• Text provided:
In lm and glm models, I use functions coef and confint to achieve the goal:
m = lm(resp ~ 0 + var1 + var1:var2) # var1 categorical, var2 continuous
coef(m)
confint(m)
Now I added random effect to the model - used mixed effects models using lmer function from lme4 package. But then, functions coef and confint do not work any more for me!
> mix1 = lmer(resp ~ 0 + var1 + var1:var2 + (1|var3))
# var1, var3 categorical, var2 continuous
> coef(mix1)
Error in coef(mix1) : unable to align random and fixed effects
> confint(mix1)
Error: $ operator not defined for this S4 class
I tried to google and use docs but with no result. Please point me in the right direction.
EDIT: I was also thinking whether this question fits more to https://stats.stackexchange.com/ but I consider it more technical than statistical, so I concluded it fits best here (SO)... what do you think?

[Collected data]

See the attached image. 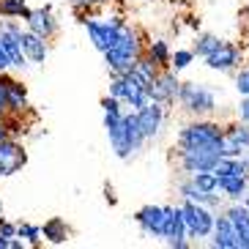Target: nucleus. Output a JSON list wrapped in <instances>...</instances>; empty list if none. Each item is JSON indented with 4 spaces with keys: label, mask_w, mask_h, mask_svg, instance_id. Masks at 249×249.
Listing matches in <instances>:
<instances>
[{
    "label": "nucleus",
    "mask_w": 249,
    "mask_h": 249,
    "mask_svg": "<svg viewBox=\"0 0 249 249\" xmlns=\"http://www.w3.org/2000/svg\"><path fill=\"white\" fill-rule=\"evenodd\" d=\"M222 129L219 124L213 121H195V124H186L178 134V145L181 148H208V151H216L222 156Z\"/></svg>",
    "instance_id": "1"
},
{
    "label": "nucleus",
    "mask_w": 249,
    "mask_h": 249,
    "mask_svg": "<svg viewBox=\"0 0 249 249\" xmlns=\"http://www.w3.org/2000/svg\"><path fill=\"white\" fill-rule=\"evenodd\" d=\"M110 96H115L118 102L129 104L132 110H140V107H145L151 99H148V82L140 77L137 71H126V74H118L112 77L110 82Z\"/></svg>",
    "instance_id": "2"
},
{
    "label": "nucleus",
    "mask_w": 249,
    "mask_h": 249,
    "mask_svg": "<svg viewBox=\"0 0 249 249\" xmlns=\"http://www.w3.org/2000/svg\"><path fill=\"white\" fill-rule=\"evenodd\" d=\"M178 102L192 115H205L216 107V96H213L211 88H205L203 82H183L178 88Z\"/></svg>",
    "instance_id": "3"
},
{
    "label": "nucleus",
    "mask_w": 249,
    "mask_h": 249,
    "mask_svg": "<svg viewBox=\"0 0 249 249\" xmlns=\"http://www.w3.org/2000/svg\"><path fill=\"white\" fill-rule=\"evenodd\" d=\"M181 213H183V222H186V235L192 238H208L213 230V211L203 203H186L181 205Z\"/></svg>",
    "instance_id": "4"
},
{
    "label": "nucleus",
    "mask_w": 249,
    "mask_h": 249,
    "mask_svg": "<svg viewBox=\"0 0 249 249\" xmlns=\"http://www.w3.org/2000/svg\"><path fill=\"white\" fill-rule=\"evenodd\" d=\"M121 28H124V19H118V17H112V19H85V30H88L90 44L99 52H107L115 47Z\"/></svg>",
    "instance_id": "5"
},
{
    "label": "nucleus",
    "mask_w": 249,
    "mask_h": 249,
    "mask_svg": "<svg viewBox=\"0 0 249 249\" xmlns=\"http://www.w3.org/2000/svg\"><path fill=\"white\" fill-rule=\"evenodd\" d=\"M178 88H181L178 77L170 71V69H164V71H159L154 77V82L148 85V99H151V102H159L161 107H167V104H173L178 99Z\"/></svg>",
    "instance_id": "6"
},
{
    "label": "nucleus",
    "mask_w": 249,
    "mask_h": 249,
    "mask_svg": "<svg viewBox=\"0 0 249 249\" xmlns=\"http://www.w3.org/2000/svg\"><path fill=\"white\" fill-rule=\"evenodd\" d=\"M19 25L17 22H0V44L6 50L8 60H11V69H25L28 66V58L22 52V44H19Z\"/></svg>",
    "instance_id": "7"
},
{
    "label": "nucleus",
    "mask_w": 249,
    "mask_h": 249,
    "mask_svg": "<svg viewBox=\"0 0 249 249\" xmlns=\"http://www.w3.org/2000/svg\"><path fill=\"white\" fill-rule=\"evenodd\" d=\"M238 63H241V50L230 41H222L211 55H205V66L213 71H235Z\"/></svg>",
    "instance_id": "8"
},
{
    "label": "nucleus",
    "mask_w": 249,
    "mask_h": 249,
    "mask_svg": "<svg viewBox=\"0 0 249 249\" xmlns=\"http://www.w3.org/2000/svg\"><path fill=\"white\" fill-rule=\"evenodd\" d=\"M28 161L22 145L14 142V140H0V178L14 176L17 170H22V164Z\"/></svg>",
    "instance_id": "9"
},
{
    "label": "nucleus",
    "mask_w": 249,
    "mask_h": 249,
    "mask_svg": "<svg viewBox=\"0 0 249 249\" xmlns=\"http://www.w3.org/2000/svg\"><path fill=\"white\" fill-rule=\"evenodd\" d=\"M137 112V124H140V132L145 140H154L156 134L161 132V124H164V107L159 102H148L145 107H140Z\"/></svg>",
    "instance_id": "10"
},
{
    "label": "nucleus",
    "mask_w": 249,
    "mask_h": 249,
    "mask_svg": "<svg viewBox=\"0 0 249 249\" xmlns=\"http://www.w3.org/2000/svg\"><path fill=\"white\" fill-rule=\"evenodd\" d=\"M219 154L208 151V148H181V167L186 173H200V170H213Z\"/></svg>",
    "instance_id": "11"
},
{
    "label": "nucleus",
    "mask_w": 249,
    "mask_h": 249,
    "mask_svg": "<svg viewBox=\"0 0 249 249\" xmlns=\"http://www.w3.org/2000/svg\"><path fill=\"white\" fill-rule=\"evenodd\" d=\"M134 222L140 225V230L145 235L164 238V205H145V208H140Z\"/></svg>",
    "instance_id": "12"
},
{
    "label": "nucleus",
    "mask_w": 249,
    "mask_h": 249,
    "mask_svg": "<svg viewBox=\"0 0 249 249\" xmlns=\"http://www.w3.org/2000/svg\"><path fill=\"white\" fill-rule=\"evenodd\" d=\"M164 238H167L170 247H178L183 249L186 247V222H183V213L181 208H170L164 205Z\"/></svg>",
    "instance_id": "13"
},
{
    "label": "nucleus",
    "mask_w": 249,
    "mask_h": 249,
    "mask_svg": "<svg viewBox=\"0 0 249 249\" xmlns=\"http://www.w3.org/2000/svg\"><path fill=\"white\" fill-rule=\"evenodd\" d=\"M19 44H22V52L30 63H44L50 50H47V38L33 33V30H19Z\"/></svg>",
    "instance_id": "14"
},
{
    "label": "nucleus",
    "mask_w": 249,
    "mask_h": 249,
    "mask_svg": "<svg viewBox=\"0 0 249 249\" xmlns=\"http://www.w3.org/2000/svg\"><path fill=\"white\" fill-rule=\"evenodd\" d=\"M213 247L216 249H238V235H235L233 222L227 219V213L222 216H213Z\"/></svg>",
    "instance_id": "15"
},
{
    "label": "nucleus",
    "mask_w": 249,
    "mask_h": 249,
    "mask_svg": "<svg viewBox=\"0 0 249 249\" xmlns=\"http://www.w3.org/2000/svg\"><path fill=\"white\" fill-rule=\"evenodd\" d=\"M225 213H227V219L233 222V227H235V235H238V249H249V208L235 200V203L230 205Z\"/></svg>",
    "instance_id": "16"
},
{
    "label": "nucleus",
    "mask_w": 249,
    "mask_h": 249,
    "mask_svg": "<svg viewBox=\"0 0 249 249\" xmlns=\"http://www.w3.org/2000/svg\"><path fill=\"white\" fill-rule=\"evenodd\" d=\"M25 22H28V30H33V33H38V36H44V38H50L58 30V22L52 19L50 8H30Z\"/></svg>",
    "instance_id": "17"
},
{
    "label": "nucleus",
    "mask_w": 249,
    "mask_h": 249,
    "mask_svg": "<svg viewBox=\"0 0 249 249\" xmlns=\"http://www.w3.org/2000/svg\"><path fill=\"white\" fill-rule=\"evenodd\" d=\"M102 55H104V63H107V69L112 71V77L132 71L134 63H137V58H134V55H126V52H118V50H107V52H102Z\"/></svg>",
    "instance_id": "18"
},
{
    "label": "nucleus",
    "mask_w": 249,
    "mask_h": 249,
    "mask_svg": "<svg viewBox=\"0 0 249 249\" xmlns=\"http://www.w3.org/2000/svg\"><path fill=\"white\" fill-rule=\"evenodd\" d=\"M247 186H249L247 176H222V178H216V189H222L225 197H230V200H241L244 195H247Z\"/></svg>",
    "instance_id": "19"
},
{
    "label": "nucleus",
    "mask_w": 249,
    "mask_h": 249,
    "mask_svg": "<svg viewBox=\"0 0 249 249\" xmlns=\"http://www.w3.org/2000/svg\"><path fill=\"white\" fill-rule=\"evenodd\" d=\"M178 189H181V195L186 200H192V203H203V205H208V208H219V197H216L213 192L211 195H208V192H200L192 181H181Z\"/></svg>",
    "instance_id": "20"
},
{
    "label": "nucleus",
    "mask_w": 249,
    "mask_h": 249,
    "mask_svg": "<svg viewBox=\"0 0 249 249\" xmlns=\"http://www.w3.org/2000/svg\"><path fill=\"white\" fill-rule=\"evenodd\" d=\"M25 107H28V93H25V88L19 85V82L8 80V110L19 115Z\"/></svg>",
    "instance_id": "21"
},
{
    "label": "nucleus",
    "mask_w": 249,
    "mask_h": 249,
    "mask_svg": "<svg viewBox=\"0 0 249 249\" xmlns=\"http://www.w3.org/2000/svg\"><path fill=\"white\" fill-rule=\"evenodd\" d=\"M41 235L50 238L52 244H63L69 238V227H66L63 219H50V222H44V227H41Z\"/></svg>",
    "instance_id": "22"
},
{
    "label": "nucleus",
    "mask_w": 249,
    "mask_h": 249,
    "mask_svg": "<svg viewBox=\"0 0 249 249\" xmlns=\"http://www.w3.org/2000/svg\"><path fill=\"white\" fill-rule=\"evenodd\" d=\"M170 55H173V52H170V47L164 44L161 38L151 41V47H148V58L154 60L159 69H167V66H170Z\"/></svg>",
    "instance_id": "23"
},
{
    "label": "nucleus",
    "mask_w": 249,
    "mask_h": 249,
    "mask_svg": "<svg viewBox=\"0 0 249 249\" xmlns=\"http://www.w3.org/2000/svg\"><path fill=\"white\" fill-rule=\"evenodd\" d=\"M30 8L25 6V0H0V14L8 17V19H17V17H28Z\"/></svg>",
    "instance_id": "24"
},
{
    "label": "nucleus",
    "mask_w": 249,
    "mask_h": 249,
    "mask_svg": "<svg viewBox=\"0 0 249 249\" xmlns=\"http://www.w3.org/2000/svg\"><path fill=\"white\" fill-rule=\"evenodd\" d=\"M195 186H197L200 192H216V176H213V170H200V173H192V178H189Z\"/></svg>",
    "instance_id": "25"
},
{
    "label": "nucleus",
    "mask_w": 249,
    "mask_h": 249,
    "mask_svg": "<svg viewBox=\"0 0 249 249\" xmlns=\"http://www.w3.org/2000/svg\"><path fill=\"white\" fill-rule=\"evenodd\" d=\"M219 44H222V38L211 36V33H205V36H200V38H197V44H195V52L205 58V55H211V52L216 50Z\"/></svg>",
    "instance_id": "26"
},
{
    "label": "nucleus",
    "mask_w": 249,
    "mask_h": 249,
    "mask_svg": "<svg viewBox=\"0 0 249 249\" xmlns=\"http://www.w3.org/2000/svg\"><path fill=\"white\" fill-rule=\"evenodd\" d=\"M192 58H195V52L192 50H178L170 55V66L176 69V71H181V69H186L192 63Z\"/></svg>",
    "instance_id": "27"
},
{
    "label": "nucleus",
    "mask_w": 249,
    "mask_h": 249,
    "mask_svg": "<svg viewBox=\"0 0 249 249\" xmlns=\"http://www.w3.org/2000/svg\"><path fill=\"white\" fill-rule=\"evenodd\" d=\"M17 235H19V238H25L28 244H33V247H36V244L41 241V227H33V225H17Z\"/></svg>",
    "instance_id": "28"
},
{
    "label": "nucleus",
    "mask_w": 249,
    "mask_h": 249,
    "mask_svg": "<svg viewBox=\"0 0 249 249\" xmlns=\"http://www.w3.org/2000/svg\"><path fill=\"white\" fill-rule=\"evenodd\" d=\"M235 90L241 96H249V66H244L241 71H235Z\"/></svg>",
    "instance_id": "29"
},
{
    "label": "nucleus",
    "mask_w": 249,
    "mask_h": 249,
    "mask_svg": "<svg viewBox=\"0 0 249 249\" xmlns=\"http://www.w3.org/2000/svg\"><path fill=\"white\" fill-rule=\"evenodd\" d=\"M8 112V77L6 71H0V115Z\"/></svg>",
    "instance_id": "30"
},
{
    "label": "nucleus",
    "mask_w": 249,
    "mask_h": 249,
    "mask_svg": "<svg viewBox=\"0 0 249 249\" xmlns=\"http://www.w3.org/2000/svg\"><path fill=\"white\" fill-rule=\"evenodd\" d=\"M238 118H241L244 124H249V96L241 99V107H238Z\"/></svg>",
    "instance_id": "31"
},
{
    "label": "nucleus",
    "mask_w": 249,
    "mask_h": 249,
    "mask_svg": "<svg viewBox=\"0 0 249 249\" xmlns=\"http://www.w3.org/2000/svg\"><path fill=\"white\" fill-rule=\"evenodd\" d=\"M0 233L8 235V238H14V235H17V227L8 225V222H3V216H0Z\"/></svg>",
    "instance_id": "32"
},
{
    "label": "nucleus",
    "mask_w": 249,
    "mask_h": 249,
    "mask_svg": "<svg viewBox=\"0 0 249 249\" xmlns=\"http://www.w3.org/2000/svg\"><path fill=\"white\" fill-rule=\"evenodd\" d=\"M11 69V60H8L6 50H3V44H0V71H8Z\"/></svg>",
    "instance_id": "33"
},
{
    "label": "nucleus",
    "mask_w": 249,
    "mask_h": 249,
    "mask_svg": "<svg viewBox=\"0 0 249 249\" xmlns=\"http://www.w3.org/2000/svg\"><path fill=\"white\" fill-rule=\"evenodd\" d=\"M74 6H102L104 0H71Z\"/></svg>",
    "instance_id": "34"
},
{
    "label": "nucleus",
    "mask_w": 249,
    "mask_h": 249,
    "mask_svg": "<svg viewBox=\"0 0 249 249\" xmlns=\"http://www.w3.org/2000/svg\"><path fill=\"white\" fill-rule=\"evenodd\" d=\"M0 249H11V238L0 233Z\"/></svg>",
    "instance_id": "35"
},
{
    "label": "nucleus",
    "mask_w": 249,
    "mask_h": 249,
    "mask_svg": "<svg viewBox=\"0 0 249 249\" xmlns=\"http://www.w3.org/2000/svg\"><path fill=\"white\" fill-rule=\"evenodd\" d=\"M8 137V129H6V121H3V115H0V140Z\"/></svg>",
    "instance_id": "36"
},
{
    "label": "nucleus",
    "mask_w": 249,
    "mask_h": 249,
    "mask_svg": "<svg viewBox=\"0 0 249 249\" xmlns=\"http://www.w3.org/2000/svg\"><path fill=\"white\" fill-rule=\"evenodd\" d=\"M244 205L249 208V186H247V195H244Z\"/></svg>",
    "instance_id": "37"
},
{
    "label": "nucleus",
    "mask_w": 249,
    "mask_h": 249,
    "mask_svg": "<svg viewBox=\"0 0 249 249\" xmlns=\"http://www.w3.org/2000/svg\"><path fill=\"white\" fill-rule=\"evenodd\" d=\"M0 216H3V203H0Z\"/></svg>",
    "instance_id": "38"
},
{
    "label": "nucleus",
    "mask_w": 249,
    "mask_h": 249,
    "mask_svg": "<svg viewBox=\"0 0 249 249\" xmlns=\"http://www.w3.org/2000/svg\"><path fill=\"white\" fill-rule=\"evenodd\" d=\"M247 151H249V148H247Z\"/></svg>",
    "instance_id": "39"
}]
</instances>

• Written problem: Pick up the forum post about getting coefficients and confidence intervals from lmer models, and keep writing it from its final sentence onward.

• Response to the task:
Not sure when it was added, but now confint() is implemented in lme4.
For example the following example works:
library(lme4)
m = lmer(Reaction ~ Days + (Days | Subject), sleepstudy)
confint(m)
There are two new packages, lmerTest and lsmeans, that can calculate 95% confidence limits for lmer and glmer output. Maybe you can look into those? And coefplot2, I think can do it too (though as Ben points out below, in a not so sophisticated way, from the standard errors on the Wald statistics, as opposed to Kenward-Roger and/or Satterthwaite df approximations used in lmerTest and lsmeans)... Just a shame that there are still no inbuilt plotting facilities in package lsmeans (as there are in package effects(), which btw also returns 95% confidence limits on lmer and glmer objects but does so by refitting a model without any of the random factors, which is evidently not correct).
I suggest that you use good old lme (in package nlme). It has confint, and if you need confint of contrasts, there is a series of choices (estimable in gmodels, contrast in contrasts, glht in multcomp).
Why p-values and confint are absent in lmer: see http://finzi.psych.upenn.edu/R/Rhelp02a/archive/76742.html .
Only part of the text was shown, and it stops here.